The National Antiterrorist Committee of Russia (NAK) announced that the slain rebels were part of the so-called Northeastern sector of the local armed Islamist underground movement, whose members are active in Kabardino-Balkaria’s Baksan and Zol districts. According to the newspaper Kommerstant, police identified the dead militants as 41-year-old Boris Batyrov, 30-year-old Kasbulat Dyshekov and 23-year-old Rustam Beslaneev. All three were residents of Baksan district. One of them openly joined the insurgency about a year ago while the other two joined the rebels only recently (Kommersant, July 14).

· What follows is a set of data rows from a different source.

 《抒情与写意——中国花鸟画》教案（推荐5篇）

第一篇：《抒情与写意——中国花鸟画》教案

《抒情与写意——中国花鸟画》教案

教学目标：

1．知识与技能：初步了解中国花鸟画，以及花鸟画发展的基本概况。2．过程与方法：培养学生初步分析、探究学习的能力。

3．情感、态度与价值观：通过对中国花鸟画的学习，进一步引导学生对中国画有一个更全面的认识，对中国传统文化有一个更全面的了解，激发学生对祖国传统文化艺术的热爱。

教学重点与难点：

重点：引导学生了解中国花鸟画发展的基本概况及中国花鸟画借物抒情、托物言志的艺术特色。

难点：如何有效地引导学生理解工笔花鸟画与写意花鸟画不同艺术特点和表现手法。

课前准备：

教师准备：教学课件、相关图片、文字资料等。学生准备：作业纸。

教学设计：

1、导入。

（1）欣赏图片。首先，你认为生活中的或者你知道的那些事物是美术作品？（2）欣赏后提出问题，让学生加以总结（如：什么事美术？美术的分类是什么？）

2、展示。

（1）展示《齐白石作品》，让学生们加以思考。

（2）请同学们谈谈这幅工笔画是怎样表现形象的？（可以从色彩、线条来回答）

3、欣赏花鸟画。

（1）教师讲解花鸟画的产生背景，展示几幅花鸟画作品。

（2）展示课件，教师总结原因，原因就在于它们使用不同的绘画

It is peculiar that none of the three rebels was in the database of Kabardino-Balkaria’s interior ministry, and that the one who apparently was in the insurgency’s ranks for a year was not put on the police wanted list (07.mvd.ru/cit/Rozisk, accessed July 17). Government officials usually start claiming that rebels were somewhere in the police database only after they are killed. This allows the FSB and the interior ministry to manipulate the information: even when they kill an innocent person accidentally, they always claim the person was an active member of the Islamist armed underground movement, which in reality cannot be proven. On this occasion, the security forces said they found machine guns, a handgun and a large quantity of hand grenades and ammunition in the three-room dugout of the insurgents.

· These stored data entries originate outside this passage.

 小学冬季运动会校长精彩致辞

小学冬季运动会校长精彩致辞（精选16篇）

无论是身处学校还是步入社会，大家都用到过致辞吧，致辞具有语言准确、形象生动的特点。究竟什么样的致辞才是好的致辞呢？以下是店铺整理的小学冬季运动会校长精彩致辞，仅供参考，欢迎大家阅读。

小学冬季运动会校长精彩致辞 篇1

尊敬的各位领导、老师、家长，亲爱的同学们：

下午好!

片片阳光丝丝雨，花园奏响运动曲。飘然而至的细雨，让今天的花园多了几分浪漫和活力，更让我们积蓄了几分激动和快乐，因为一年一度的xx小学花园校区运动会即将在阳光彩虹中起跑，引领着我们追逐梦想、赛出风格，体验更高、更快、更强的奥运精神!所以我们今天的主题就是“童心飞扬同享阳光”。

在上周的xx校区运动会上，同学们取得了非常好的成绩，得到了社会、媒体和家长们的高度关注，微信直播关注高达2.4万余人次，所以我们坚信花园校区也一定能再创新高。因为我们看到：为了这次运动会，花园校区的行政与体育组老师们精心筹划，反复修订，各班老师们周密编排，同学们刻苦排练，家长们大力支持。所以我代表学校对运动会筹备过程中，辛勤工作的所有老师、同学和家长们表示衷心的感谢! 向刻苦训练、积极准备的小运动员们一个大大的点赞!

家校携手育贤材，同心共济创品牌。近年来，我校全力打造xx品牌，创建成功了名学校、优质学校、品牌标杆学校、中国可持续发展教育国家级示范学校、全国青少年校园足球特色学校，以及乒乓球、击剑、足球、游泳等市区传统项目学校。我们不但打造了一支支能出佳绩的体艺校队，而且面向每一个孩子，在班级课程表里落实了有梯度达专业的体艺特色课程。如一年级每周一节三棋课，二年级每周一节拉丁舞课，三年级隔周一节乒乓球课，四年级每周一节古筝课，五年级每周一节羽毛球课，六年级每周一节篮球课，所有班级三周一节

Meanwhile, as the special operation in Baksan district was coming to an end, unidentified assailants shot and killed a law enforcement official (Rosbalt.ru, July 14). According to preliminary information from Kabardino-Balkaria’s law enforcement agencies, two unidentified young people waited on the porch of a residential block of apartments in Nalchik’s Iskozh district. When the official, who was an internal security officer for the republican prosecutor general’s office, came out, one of the men shot him in the head with a handgun. Republican investigators are looking into several possible motives for the assassination, but the priority version is that the officer’s murder was connected to his professional activities. Whether this killing was in revenge for the death of the rebels in Baksan district is hard to say at this point, but this possibility cannot be dismissed.

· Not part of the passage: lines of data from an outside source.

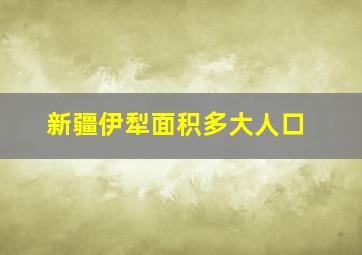 新疆伊犁面积多大人口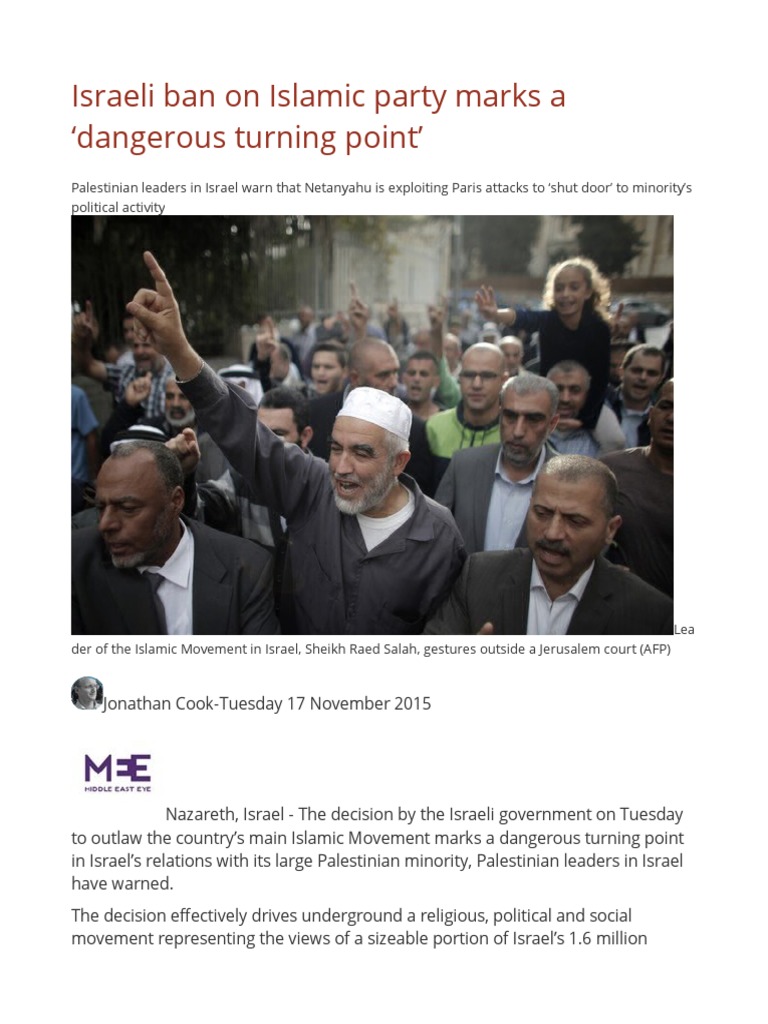 Israeli ban on Islamic party marks a ‘dangerous turning point’

Palestinian leaders in Israel warn that Netanyahu is exploiting Paris attacks to ‘shut door’ to minority’s political activity

Leader of the Islamic Movement in Israel, Sheikh Raed Salah, gestures outside a Jerusalem court (AFP)

Jonathan Cook-Tuesday 17 November 2015

MEE
MIDDLE EAST EYE

Nazareth, Israel - The decision by the Israeli government on Tuesday to outlaw the country’s main Islamic Movement marks a dangerous turning point in Israel’s relations with its large Palestinian minority, Palestinian leaders in Israel have warned.

The decision effectively drives underground a religious, political and social movement representing the views of a sizeable portion of Israel’s 1.6 million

The Kabardino-Balkarian jamaat thus far has not taken an official position vis-à-vis IS, but the commanders of other jamaats, who posted an audio pledge of allegiance to IS leader Abu Bakr al-Baghdadi on the Internet, on June 21, mentioned Kabardino-Balkaria, claiming all the militants of the velayats of Dagestan—Nokhchiycho (Ichkeria), Galgaiche (Ingushetia), and the joint velayat of Kabarda, Balkaria and Karachay (KBK)—had unanimously decided to join IS, and that there were no differences among themselves over this issue (Kavkazsky Uzel, June 23). The former amir of the Dagestani jamaat, Abu Muhammad Kadarsky (Rustam Asilderov), is the leader of the Velayat Kavkaz al Islamiya, which is the IS branch in the North Caucasus. Thus far, however, the tactics and strategy of the militant forces that were previously part of the CE have changed little.
The Islamic underground of the North Caucasus insurgency is experiencing its biggest crisis since 2007, and it is hard to say how long this may continue. The insurgency in the region is in the process of switching from the pan-Caucasian Caucasus Emirate, to the so-called Islamic State; and its long-term impact on the North Caucasus militant movement remain unclear.